### ТЕКСТОВЫЙ БЛОК
════

Анатоль Гидаш - Шандор Петефи
И поэт призывает себе на помощь лиру, дар неба божьего, чтоб воспеть красу невинно-чистой Эржок. Смеясь до упаду над всей торжественной статичностью стиля ложноклассического эпоса, старательно подбирая устоявшиеся, омертвевшие слова и уныло-медлительно разворачивающиеся метафоры, начинает он описывать полюбившуюся ему героиню:
На чудном, дивном, лунно-круглом
Лице невинно-чистой Эржок,
На лике этом, на котором
Лишь пятьдесят четыре года
Отражены, на тех ланитах
Горит зари
Румянец вечный.
Прекрасна Эржок! Правда, надо
Упомянуть о негодяях,
Бесстыдно лгущих,
Что на лице прекрасной Эржок
Не целомудрие сияет,
Но горячительных напитков
Пылает отблеск сизо-красный,
Закату осени подобный.
Она была прекрасна, словно
Венок из маков;
Она была великолепна,
Как лунный луч, горящий ночью
На серебристой алебарде
В руках объездчика лесного!
Вот потому и посещался
Дом нежной Эржок столь усердно,
Что никому и не хотелось
Заглядывать в корчму иную.
Хотя в селе, сказать по правде,
Другой корчмы и не имелось.
В отдельные эпизоды, например в описание того, как кузнец спускается по веревке с колокольни или как закатывается солнце над деревней, вложена такая торжественная эпичность, что за каждой строчкой мы видим хохочущего поэта, который, как бы играючи, воздвигает причудливую постройку из народной речи, языка ложноклассических поэм и собственной затейливой поэтической фантазии.
Спустился он благополучно.

════

### БЛОК ДАННЫХ
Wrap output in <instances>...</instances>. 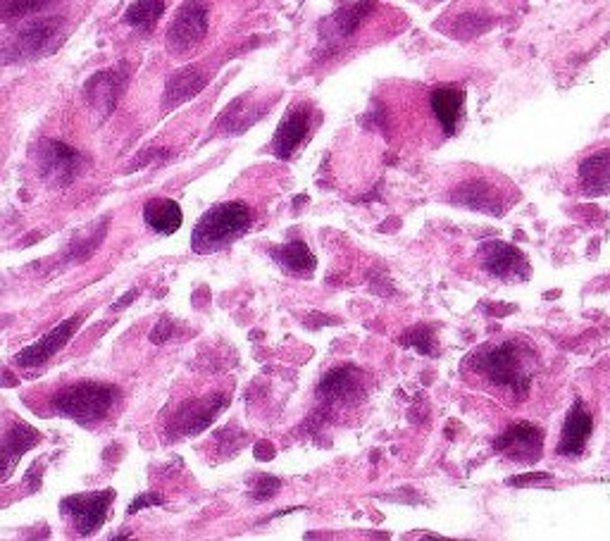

════

### УСЛОВИЕ ЗАДАНИЯ
Перепишите фрагмент текста о Шандоре Петефи от слов «Вот потому и» до слов «и не имелось.», подставив «деревне» вместо «селе».

### ПОЛНЫЙ ОТВЕТ
Вот потому и посещался
Дом нежной Эржок столь усердно,
Что никому и не хотелось
Заглядывать в корчму иную.
Хотя в деревне, сказать по правде,
Другой корчмы и не имелось.